Ji, T, Zhao, Y, Wang, J, Cui, Y, Duan, D, Chai, Q, Zhang, H, Liu, Z
Journal of the American Medical Directors Association. 2018;(11):995-1002.e4
Abstract
OBJECTIVES To investigate the effect of low-dose statins and apolipoprotein E (APOE) genotypes on cerebral small vessel disease (CSVD) to prevent CSVD in older hypertensive patients. DESIGN A subgroup analysis of a randomized clinical trial. SETTING Shandong area, China. PARTICIPANTS Hypertensive patients aged ≥60 years were recruited from April 2008 to November 2010. MEASUREMENTS Patients were randomly assigned to rosuvastatin (10 mg/day) or placebo groups. APOE genotypes were categorized as ε4 carriers and non-ε4 carriers. White matter hyperintensities (WMH), Fazekas scale, lacunes, and microbleeds were assessed. RESULTS After an average of intervention period of 61.8 months, WMH volume increased 1.45 ± 0.52 mL. There were 107 new-incident Fazekas scale ≥2, 65 new-incident lacunes, and 63 new-incident microbleeds. The increase in WMH volume was significantly lower in the rosuvastatin group than in the placebo group and was higher in APOE ε4 carriers than in non-ε4 carriers (all adjusted P < .001). The risk of new-incident Fazekas scale ≥2 was higher in the placebo group than in the rosuvastatin group (hazard ratio 2.150, 95% confidence interval 1.443-3.203; P < .001). APOE ε4 carriers were associated with an increased risk of new-incident Fazekas scale ≥2 compared with non-ε4 carriers (hazard ratio 1.973, 95% confidence interval 1.334-2.920; P = .001).
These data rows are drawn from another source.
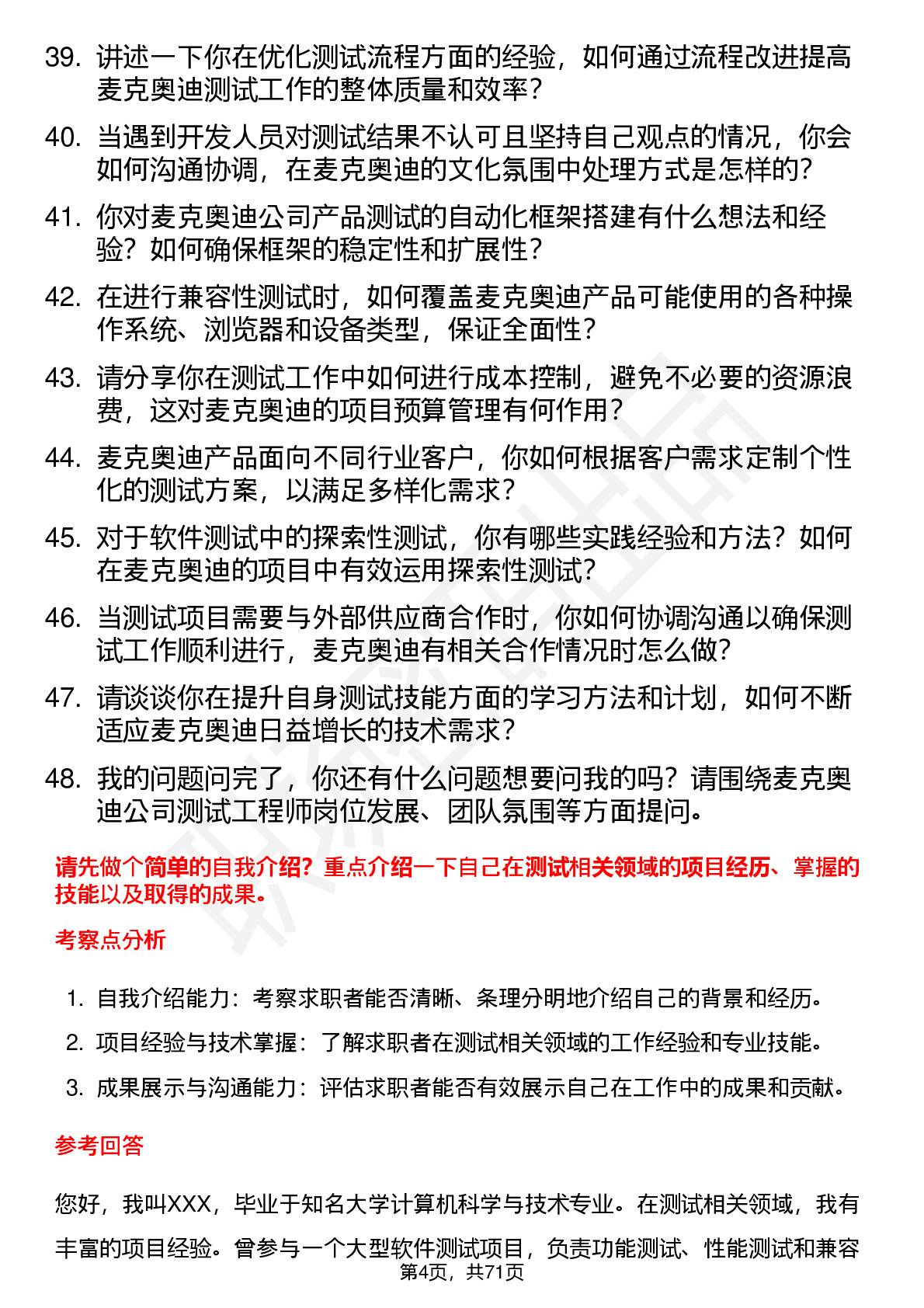 39. 讲述一下你在优化测试流程方面的经验，如何通过流程改进提高麦克奥迪测试工作的整体质量和效率？

40. 当遇到开发人员对测试结果不认可且坚持自己观点的情况，你会如何沟通协调，在麦克奥迪的文化氛围中处理方式是怎样的？

41. 你对麦克奥迪公司产品测试的自动化框架搭建有什么想法和经验？如何确保框架的稳定性和扩展性？

42. 在进行兼容性测试时，如何覆盖麦克奥迪产品可能使用的各种操作系统、浏览器和设备类型，保证全面性？

43. 请分享你在测试工作中如何进行成本控制，避免不必要的资源浪费，这对麦克奥迪的项目预算管理有何作用？

44. 麦克奥迪产品面向不同行业客户，你如何根据客户需求定制个性化的测试方案，以满足多样化需求？

45. 对于软件测试中的探索性测试，你有哪些实践经验和方法？如何在麦克奥迪的项目中有效运用探索性测试？

46. 当测试项目需要与外部供应商合作时，你如何协调沟通以确保测试工作顺利进行，麦克奥迪有相关合作情况时怎么做？

47. 请谈谈你在提升自身测试技能方面的学习方法和计划，如何不断适应麦克奥迪日益增长的技术需求？

48. 我的问题问完了，你还有什么问题想要问我的吗？请围绕麦克奥迪公司测试工程师岗位发展、团队氛围等方面提问。

请先做个简单的自我介绍？重点介绍一下自己在测试相关领域的项目经历、掌握的技能以及取得的成果。

考察点分析

1. 自我介绍能力：考察求职者能否清晰、条理分明地介绍自己的背景和经历。

2. 项目经验与技术掌握：了解求职者在测试相关领域的工作经验和专业技能。

3. 成果展示与沟通能力：评估求职者能否有效展示自己在工作中的成果和贡献。

参考回答

您好，我叫XXX，毕业于知名大学计算机科学与技术专业。在测试相关领域，我有丰富的项目经验。曾参与一个大型软件测试项目，负责功能测试、性能测试和兼容

第4页，共71页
There were no statistically significant differences in the risk of new-incident cerebral microbleeds between the rosuvastatin and placebo groups or between APOE ε4 carriers and non-ε4 carriers. There were no significant interactions between rosuvastatin use and APOE ε4 status regarding increased WMH volume (F = 1.020, P = .313) or for new-incident Fazekas scale ≥2 (P = .377), lacunes (P = .232), and microbleeds (P = .362). CONCLUSIONS/IMPLICATIONS Low-dose rosuvastatin is an effective and safe therapy for CSVD. The presence of APOE ε4 allele may not be able to predict rosuvastatin treatment outcomes for preventing and/or treating CSVD in older hypertensive patients.